GIVEN TASK => Carry on the blog post below about the glass glas panel artwork from where it stops.

── ARTICLE ──

Wednesday, August 29, 2012

glass glas

glass glas...completed in August 2012. 49" wide x 23" high and 7/8" deep (approximately 125cm x 58cm x 2cm), screenprinting and drawing on birch panels and steel. The two outside panels are thin steel bonded to the wood panels; the central square panel is wood. The three panels are worked on separately, then fastened together as one piece. Again, this work deals with ideas contained in previous work pertaining to boundary language, idiotic symmetry, memory, private and public narrative, private and public space, time, light...the list seems to keep growing! The wing panels are derived from photographs taken in a hotel room in Lisdoonvarna, Co. Clare, Ireland, in May of 2011, while the central panel is from a photo of a slough somewhere in southern Saskatchewan, Canada, taken two years earlier. Although these began originally as photographic images with no particular purpose, they eventually find some connection through my meanderings. The photographs then supply a structure on which the image and its meanings are built - the 'construction' lines are easily visible in the central panel (and they also may obliquely reference the system of land surveying used in Canada which divides the country into square miles known as sections). The screenprinting stencils are created by printing (on an inkjet printer) the original photograph (in black ink) in sections that fit onto 8.5" x 11" transparencies. These transparencies are then spliced together to generate the 'big' transparency that will be used to make the screenprint stencil (the wing panels each involve six transparencies spliced together, the central panel has twelve). It is puzzling but also interesting that the computer will 'interpret' information in such a way so as to produce the optimum image through its choices, rather than mine, meaning that the individual transparencies, although originally derived from the same photo using the same printing preferences, end up being visually different from each other as statements about light and space, relative to what the camera - or I, for that matter - recorded, hence the accidental construction grid.

───
── GIVEN DATA ──

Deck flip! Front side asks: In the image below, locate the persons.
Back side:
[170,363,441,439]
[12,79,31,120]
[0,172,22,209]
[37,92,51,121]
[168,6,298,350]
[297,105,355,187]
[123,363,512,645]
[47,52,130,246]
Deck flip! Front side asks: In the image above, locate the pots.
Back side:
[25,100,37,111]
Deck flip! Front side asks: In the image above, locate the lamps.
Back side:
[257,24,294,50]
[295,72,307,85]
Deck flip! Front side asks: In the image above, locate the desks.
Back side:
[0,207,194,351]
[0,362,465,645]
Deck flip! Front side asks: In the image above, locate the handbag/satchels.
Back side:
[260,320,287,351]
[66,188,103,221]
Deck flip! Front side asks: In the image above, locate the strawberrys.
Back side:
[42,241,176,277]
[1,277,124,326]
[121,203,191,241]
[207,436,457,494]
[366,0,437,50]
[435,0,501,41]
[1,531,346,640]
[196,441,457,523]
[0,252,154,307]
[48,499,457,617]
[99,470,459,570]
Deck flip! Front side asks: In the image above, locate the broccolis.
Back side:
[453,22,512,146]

───

THE REPLY =>
Lisdoonvarna is famous for its matchmaking festival in the fall, which involves a great deal of dancing, apparently, so this piece had a working title of dance dance. Within the central panel, if the viewer looks closely, can be read the scraffito text of some Joni Mitchell (Alberta born and Saskatchewan raised) lyrics from her song 'All I Want' on her stunningly beautiful album 'Blue', which was released when I had just turned twenty, a long time ago...what I wanted then is still all I want. But the working title seemed both obvious and obtuse, and I preferred something that was less obvious and possibly more obtuse. There was a toss-up eventually between clare claire and glass glas, the first playing on words describing space (as in County Clare) and light (as in clear/claire), the second on materials of transparency (glass) and reflection (glas, Irish 'green', Welsh 'blue', Scottish 'water', amongst other meanings in other languages). There is, of course, a great deal else not being said at all...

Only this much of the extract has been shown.